Terry Li Terry Li - 1 year ago 123
HTML Question

Failing to extract html table rows

enter image description here

I try to extract all five rows listed in the table above.

I'm using Ruby hpricot library to extract the table rows using xpath expression.

In my example, the xpath expression I use is /html/body/center/table/tr. Note that I've removed the tbody tag from the expression, which is usually the case for successful extraction.

The weird thing is that I'm getting the first three rows in the result with the last two rows missing. I just have no idea what's going on there.

EDIT: Nothing magic about the code, just attaching it upon request.

require 'open-uri'
require 'hpricot'

faculty = Hpricot(open("http://www.utm.utoronto.ca/7800.0.html"))

▶ [DATASET EXCERPTS]:
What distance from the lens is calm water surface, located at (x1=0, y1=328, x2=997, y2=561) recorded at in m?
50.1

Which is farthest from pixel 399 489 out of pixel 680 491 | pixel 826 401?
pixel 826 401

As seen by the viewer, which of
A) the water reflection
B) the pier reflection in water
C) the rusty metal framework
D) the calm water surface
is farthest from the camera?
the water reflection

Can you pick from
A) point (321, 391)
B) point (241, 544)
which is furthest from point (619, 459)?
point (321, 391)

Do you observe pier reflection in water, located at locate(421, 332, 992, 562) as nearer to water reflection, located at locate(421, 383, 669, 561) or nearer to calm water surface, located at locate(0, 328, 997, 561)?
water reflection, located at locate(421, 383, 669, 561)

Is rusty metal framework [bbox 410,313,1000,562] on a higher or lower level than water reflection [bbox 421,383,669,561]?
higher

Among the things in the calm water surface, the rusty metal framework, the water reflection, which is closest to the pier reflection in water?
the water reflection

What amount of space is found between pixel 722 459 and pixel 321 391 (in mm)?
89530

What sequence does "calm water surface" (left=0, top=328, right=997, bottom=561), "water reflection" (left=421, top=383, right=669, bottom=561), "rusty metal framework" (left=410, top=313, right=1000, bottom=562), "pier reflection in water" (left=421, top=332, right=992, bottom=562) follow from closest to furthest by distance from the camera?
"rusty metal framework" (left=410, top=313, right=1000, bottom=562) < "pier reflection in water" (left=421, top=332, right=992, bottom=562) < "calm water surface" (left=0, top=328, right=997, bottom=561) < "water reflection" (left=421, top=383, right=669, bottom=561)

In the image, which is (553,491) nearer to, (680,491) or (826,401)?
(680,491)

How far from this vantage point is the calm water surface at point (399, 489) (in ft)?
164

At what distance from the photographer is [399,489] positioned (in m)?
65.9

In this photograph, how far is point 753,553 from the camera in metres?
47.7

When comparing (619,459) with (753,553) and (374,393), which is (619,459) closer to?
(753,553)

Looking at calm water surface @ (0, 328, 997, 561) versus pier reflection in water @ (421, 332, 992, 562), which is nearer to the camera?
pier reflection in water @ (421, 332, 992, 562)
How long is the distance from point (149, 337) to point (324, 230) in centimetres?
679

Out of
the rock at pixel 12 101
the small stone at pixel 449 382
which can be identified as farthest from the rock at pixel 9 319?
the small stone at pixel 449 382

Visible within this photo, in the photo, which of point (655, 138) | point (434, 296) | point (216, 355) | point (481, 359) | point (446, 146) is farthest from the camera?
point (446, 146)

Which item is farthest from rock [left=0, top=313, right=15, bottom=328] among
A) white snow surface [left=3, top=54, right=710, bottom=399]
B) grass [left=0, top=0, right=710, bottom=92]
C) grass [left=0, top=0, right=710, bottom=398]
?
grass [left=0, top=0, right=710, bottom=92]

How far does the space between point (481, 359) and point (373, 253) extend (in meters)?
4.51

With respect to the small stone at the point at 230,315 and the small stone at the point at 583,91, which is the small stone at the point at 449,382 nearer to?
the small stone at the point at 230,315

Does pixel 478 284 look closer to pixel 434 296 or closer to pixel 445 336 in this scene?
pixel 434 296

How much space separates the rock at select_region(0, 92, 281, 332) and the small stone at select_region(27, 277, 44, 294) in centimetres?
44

▶ [EXERCISE]:
Please reproduce the whole forum post about missing rows when extracting an HTML table with hpricot, word for word.

▶ [RESPONSE]:
Terry Li Terry Li - 1 year ago 123
HTML Question

Failing to extract html table rows

enter image description here

I try to extract all five rows listed in the table above.

I'm using Ruby hpricot library to extract the table rows using xpath expression.

In my example, the xpath expression I use is /html/body/center/table/tr. Note that I've removed the tbody tag from the expression, which is usually the case for successful extraction.

The weird thing is that I'm getting the first three rows in the result with the last two rows missing. I just have no idea what's going on there.

EDIT: Nothing magic about the code, just attaching it upon request.

require 'open-uri'
require 'hpricot'

faculty = Hpricot(open("http://www.utm.utoronto.ca/7800.0.html"))